As for those residents who die while still residing at an Aveo retirement village, less money on resale means that less money will be left to their loved ones after they depart.

IMPACT ON THE INDUSTRY

If the applicants’ claim is successful, it will set a precedent that a retirement village operator cannot compel a resident to sell their unit on less favourable terms than the terms on which it was purchased, where the effect of the transaction is to reduce the resale value of the unit. This will be an important constraint on retirement village operators’ conduct in the future.

While Aveo is the target of the class action, the claim may have implications across the entire retirement village sector, going well beyond any compensation paid to the applicants and the group members. Given the profitability of Aveo’s model and its prominence in the retirement village market, it is likely that other operators are watching the case very closely. If Aveo is ultimately vindicated in its approach, it is almost inevitable that its competitors will soon follow suit.

That possibility should concern everyone involved in the retirement village industry whose concern is for the residents. A well-supported class action with a large number of current and former residents of Aveo registering as class members will be an important initiative to prevent such conduct becoming commonplace amongst other retirement village operators.
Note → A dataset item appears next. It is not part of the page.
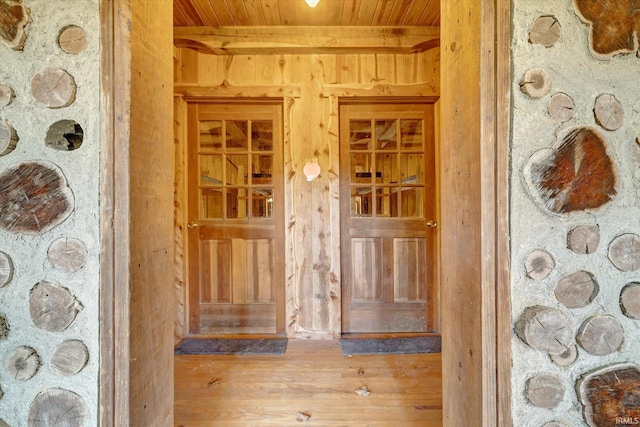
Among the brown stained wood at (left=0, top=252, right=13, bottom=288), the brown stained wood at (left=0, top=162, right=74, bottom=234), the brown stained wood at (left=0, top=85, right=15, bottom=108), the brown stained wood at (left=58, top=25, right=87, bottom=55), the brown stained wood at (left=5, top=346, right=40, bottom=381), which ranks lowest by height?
the brown stained wood at (left=5, top=346, right=40, bottom=381)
Stewart A Levitt, Senior Partner and Daniel Meyerowitz-Katz, Senior Associate work at Levitt Robinson and are part of the team acting for the applicants in the class action against Aveo. PHONE (02) 9286 3133 EMAIL slevitt@levittrobinson.com; dmkatz@levittrobinson.com.


[1] Luke & Another v Aveo Group Limited (Case No VID 996 of 2017).
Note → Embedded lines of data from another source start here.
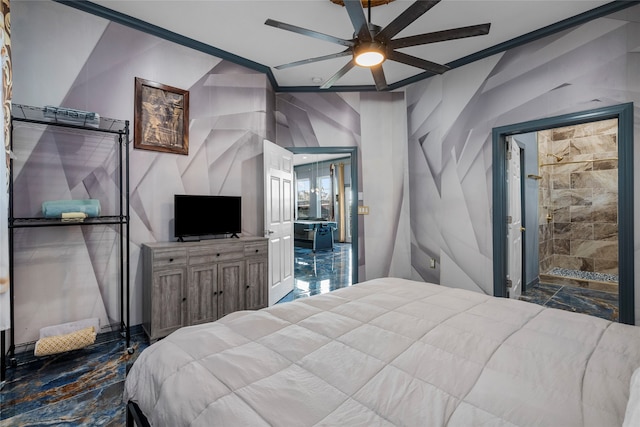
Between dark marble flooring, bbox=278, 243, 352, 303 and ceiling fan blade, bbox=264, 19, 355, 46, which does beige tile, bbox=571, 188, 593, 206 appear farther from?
ceiling fan blade, bbox=264, 19, 355, 46

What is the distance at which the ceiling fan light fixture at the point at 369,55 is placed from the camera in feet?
6.60

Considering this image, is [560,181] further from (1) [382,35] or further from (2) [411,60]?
(1) [382,35]

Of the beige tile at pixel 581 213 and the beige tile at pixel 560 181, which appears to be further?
the beige tile at pixel 560 181

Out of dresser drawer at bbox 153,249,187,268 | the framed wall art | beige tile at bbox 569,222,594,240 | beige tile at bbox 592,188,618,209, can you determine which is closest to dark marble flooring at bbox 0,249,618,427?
dresser drawer at bbox 153,249,187,268

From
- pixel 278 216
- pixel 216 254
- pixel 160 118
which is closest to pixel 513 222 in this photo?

[2] Aveo Group Ltd, Results for the period ended 31 December 2017 (2018) 45.

[3] J Little and J Barker, Aveo Group: On the front foot (Morgans, 16 August 2017) 8.

[4] See, for example, Aveo launches ‘game changing’ retirement village contract (13 May 2015) <https://www.villages.com.au/infocentre/post/retirementvillages/aveolaunchesgamechangingretirementvillagecontract>.

[5] See, for example, Aveo Group Limited, Results for the year ended 30 June 2016 and acquisition of RVG (2016) 12.

[6] Schedule 2 to the Competition and Consumer Act 2010 (Cth).